Het onderzoek ter zitting heeft plaatsgevonden op 26 augustus 2015. Verzoekers zijn verschenen, bijgestaan door hun gemachtigde. Als tolk is verschenen T. Sharaf. Verweerder heeft zich laten vertegenwoordigen door zijn gemachtigde.

Overwegingen

1. De voorzieningenrechter treft op grond van artikel 8:81, eerste lid, van de Algemene wet bestuursrecht (Awb) alleen een voorlopige voorziening als "onverwijlde spoed" dat vereist. Bij uitspraak van heden heeft de rechtbank de beroepen met voornoemde zaaknummers gegrond verklaard en bepaald dat verweerder nieuwe besluiten moet nemen op de aanvragen van eisers.

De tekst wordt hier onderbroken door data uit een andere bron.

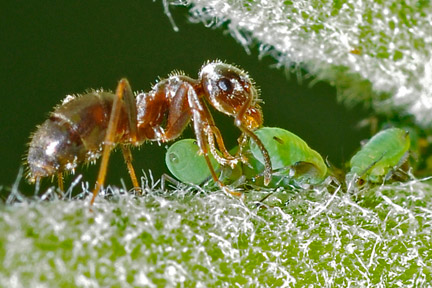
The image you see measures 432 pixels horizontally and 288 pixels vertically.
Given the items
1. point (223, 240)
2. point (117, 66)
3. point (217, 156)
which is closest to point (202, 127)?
point (217, 156)

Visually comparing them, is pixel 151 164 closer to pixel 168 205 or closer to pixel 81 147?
pixel 81 147

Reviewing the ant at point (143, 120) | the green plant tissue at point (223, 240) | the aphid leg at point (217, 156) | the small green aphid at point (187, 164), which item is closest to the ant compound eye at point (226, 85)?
the ant at point (143, 120)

Eisers mogen die nieuwe beslissingen in Nederland afwachten. Daarmee is het (spoedeisend) belang aan de onderhavige verzoeken ontvallen. De voorzieningenrechter wijst de verzoeken daarom af.
2. Gezien het oordeel in de hoofdzaken veroordeelt de voorzieningenrechter verweerder in de door verzoekers gemaakte proceskosten. Deze kosten stelt de voorzieningenrechter op grond van het Besluit proceskosten bestuursrecht voor de door een derde beroepsmatig verleende rechtsbijstand vast op € 490,-. (1 punt voor het indienen van het gezamenlijke verzoekschrift). Gezien de proceskostenveroordeling in de beroepszaken wordt voor het verschijnen ter zitting in de onderhavige verzoeken geen vergoeding toegekend.

Beslissing

De voorzieningenrechter:
- wijst het verzoek om voorlopige voorziening af en
- veroordeelt verweerder in de proceskosten van verzoekers tot een bedrag van € 490,-.
Deze uitspraak is gedaan door mr. C.M. Nollen, voorzieningenrechter, in aanwezigheid van mr. E.M.J. Clermonts, griffier
.De beslissing is in het openbaar uitgesproken op 8 september 2015.
w.g. E.M.J. Clermonts,
griffier
w.g. C.M. Nollen,
voorzieningenrechter
Voor eensluidend afschrift:
de griffier,
Afschrift verzonden aan partijen op: 8 september 2015

Rechtsmiddel

Tegen deze uitspraak staat geen rechtsmiddel open.